5:17 p.m.: Rodney Harrison just said that Aaron Donald told him there's a "strong possibility" he retires if the Rams win tonight. Collinsworth the younger suggests this may get Harrison trending. And for good reason. How did that bombshell remain unexploded until an hour until kickoff? Donald is 30 years-old and walking away would be a shocker. You can count on one hand how many times newsworthy information comes via these pregame vignettes. This certainly qualifies. Though it's odd such sound wasn't included in the package that aired. Seems like burying the lede.
5:33 p.m.: Mike Greenberg is fueling up for the big game like so many others, with a plate full of chicken wings. Unlike others, he's using a knife and a fork. Like his three-bite method for eating grapes, this is now canon and an vital information in painting the entire picture.
5:52 p.m.: The matchup and the intangibles have been dissected and poured over for hours and yet the broadcast is oddly silent about the most pressing storyline of the day. Will Cincinnati do this for Harambe?
5:59 p.m.: Halle Berry voices an introduction that explains why the Super Bowl is like the movies. Angling for a job writing for Colin Cowherd? Kickoff is a half-hour away and we've already hit the over on shots of the Hollywood sign.
6:07 p.m.: They just showed a promo for some upcoming Peacock content, including a Joe Exotic series debuting March 3. Would love to see a chart showing the expected interest in the topic when this project was greenlit versus what it is right now. Massive gulf.

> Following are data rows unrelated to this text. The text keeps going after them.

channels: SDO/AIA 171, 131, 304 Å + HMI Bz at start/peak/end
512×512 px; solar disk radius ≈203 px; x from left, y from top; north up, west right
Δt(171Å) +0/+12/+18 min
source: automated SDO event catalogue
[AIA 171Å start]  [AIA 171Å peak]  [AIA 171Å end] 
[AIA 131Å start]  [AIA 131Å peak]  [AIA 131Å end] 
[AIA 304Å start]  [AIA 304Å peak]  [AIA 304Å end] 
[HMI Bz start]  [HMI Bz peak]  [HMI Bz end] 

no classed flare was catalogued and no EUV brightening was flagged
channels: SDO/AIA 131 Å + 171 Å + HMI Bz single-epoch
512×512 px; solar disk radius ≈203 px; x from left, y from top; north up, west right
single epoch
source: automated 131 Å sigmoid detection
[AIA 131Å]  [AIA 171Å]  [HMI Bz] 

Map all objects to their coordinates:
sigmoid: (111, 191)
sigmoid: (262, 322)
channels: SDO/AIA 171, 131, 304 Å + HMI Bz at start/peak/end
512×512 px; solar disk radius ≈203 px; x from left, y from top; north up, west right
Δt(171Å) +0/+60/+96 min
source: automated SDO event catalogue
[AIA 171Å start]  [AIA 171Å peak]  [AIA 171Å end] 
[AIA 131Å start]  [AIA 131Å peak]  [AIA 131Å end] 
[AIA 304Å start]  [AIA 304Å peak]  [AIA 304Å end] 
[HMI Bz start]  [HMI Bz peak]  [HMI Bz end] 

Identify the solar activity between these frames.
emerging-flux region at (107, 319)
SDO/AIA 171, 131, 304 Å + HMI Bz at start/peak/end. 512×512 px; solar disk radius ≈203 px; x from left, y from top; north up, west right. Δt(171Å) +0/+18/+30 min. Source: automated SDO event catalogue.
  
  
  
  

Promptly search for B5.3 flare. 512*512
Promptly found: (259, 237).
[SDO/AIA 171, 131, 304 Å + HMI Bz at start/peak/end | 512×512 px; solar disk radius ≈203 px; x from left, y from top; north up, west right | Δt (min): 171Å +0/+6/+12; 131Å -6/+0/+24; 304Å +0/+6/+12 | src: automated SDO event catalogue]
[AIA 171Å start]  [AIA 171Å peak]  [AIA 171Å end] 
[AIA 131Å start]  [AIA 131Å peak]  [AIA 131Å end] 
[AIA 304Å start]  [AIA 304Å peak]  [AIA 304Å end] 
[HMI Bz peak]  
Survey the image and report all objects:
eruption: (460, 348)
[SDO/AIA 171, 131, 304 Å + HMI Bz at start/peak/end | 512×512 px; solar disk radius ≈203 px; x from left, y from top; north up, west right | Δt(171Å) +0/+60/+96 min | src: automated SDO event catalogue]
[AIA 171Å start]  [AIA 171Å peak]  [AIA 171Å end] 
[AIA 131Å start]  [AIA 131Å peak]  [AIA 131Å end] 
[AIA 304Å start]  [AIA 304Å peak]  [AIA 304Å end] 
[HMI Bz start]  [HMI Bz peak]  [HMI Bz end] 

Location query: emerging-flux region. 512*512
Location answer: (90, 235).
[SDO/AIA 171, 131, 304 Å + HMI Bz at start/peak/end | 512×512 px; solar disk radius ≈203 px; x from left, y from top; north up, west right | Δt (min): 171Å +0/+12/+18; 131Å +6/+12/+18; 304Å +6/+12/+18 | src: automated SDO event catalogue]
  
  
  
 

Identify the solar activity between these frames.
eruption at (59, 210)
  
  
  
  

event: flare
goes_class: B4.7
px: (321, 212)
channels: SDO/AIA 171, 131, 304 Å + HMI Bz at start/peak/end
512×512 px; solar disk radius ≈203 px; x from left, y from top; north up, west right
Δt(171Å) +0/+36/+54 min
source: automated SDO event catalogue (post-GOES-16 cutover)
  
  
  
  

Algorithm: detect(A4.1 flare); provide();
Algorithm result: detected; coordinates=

6:13 p.m.: Player introductions end with a prolonged shot of Bengals long snapper Clark Harris in a serendipitous moment. Great to see an under-appreciated position get its due on the big stage.
6:28 p.m.: Michelle Tafoya repeats the Aaron Donald report. Massive late-breaking story line. Would be really curious to know when this comment was made and what went in to the decision to hold it for this moment.
6:39 p.m.: NBC's new scorebug is large and in charge. Credit for thinking less angular and going for a smoother look. No complaints, which in a world that hates any type of minute change is a victory.
6:46 pm.: The Bengals opt to go for it on fourth down at midfield and fail. No first- or second-guessing from either Al Michaels or Cris Collinsworth. Seems like a major, tone-setting decision that could have merited some discussion.
6:52 pm.: Odell Beckham reels in a perfect throw from Matt Stafford for the game's first score. Michaels sets the scene and twists the knife, saying the wide receiver was essentially shown the door by Cleveland. Probably a lot of Browns fans hate-watching this. Collinsworth jumps in to say that Stafford has carried the brunt of high expectations for this superteam, a smart comment that's been left unsaid far too often.
6:57 p.m.: Kelly Stafford celebration shot alert. Michaels makes good on misidentifying her on the Week 1 Sunday Night Football broadcast. This is what ethics in journalism looks like.
7:08 p.m.: After a ridiculous falling catch by Ja'Marr Chase, Collinsworth says that the Bengals wideout is one of the best finishers to ever play the position. Extremely high praise for any player, let alone a rookie.
7:21 p.m.: Stafford remains red-hot, this time finding a wide-open Cooper Kupp in the end zone. A botched hold makes things 13-3 and Cincinnati is in real trouble. Their only hope is to use the power of technology to decode Sean McVay's playsheet, which gets an up close and personal moment.
7:35 p.m.: Another shot of the Hollywood sign. Drink!
7:50 p.m.: Tremendous work by the broadcast to explain how the Bengals drew their first penalty of the game via a celebration by Vernon Hargreaves, who bounded off the sidelines in a hoodie and flip-flops. If this doesn't warrant a sponsorship with a beer company, than nothing does.
7:59 p.m.: Michaels to Collinsworth, trying to solicit his thoughts on the first half: "so what do you got, my man? Tell me, tell me, tell me." Tremendous urgency.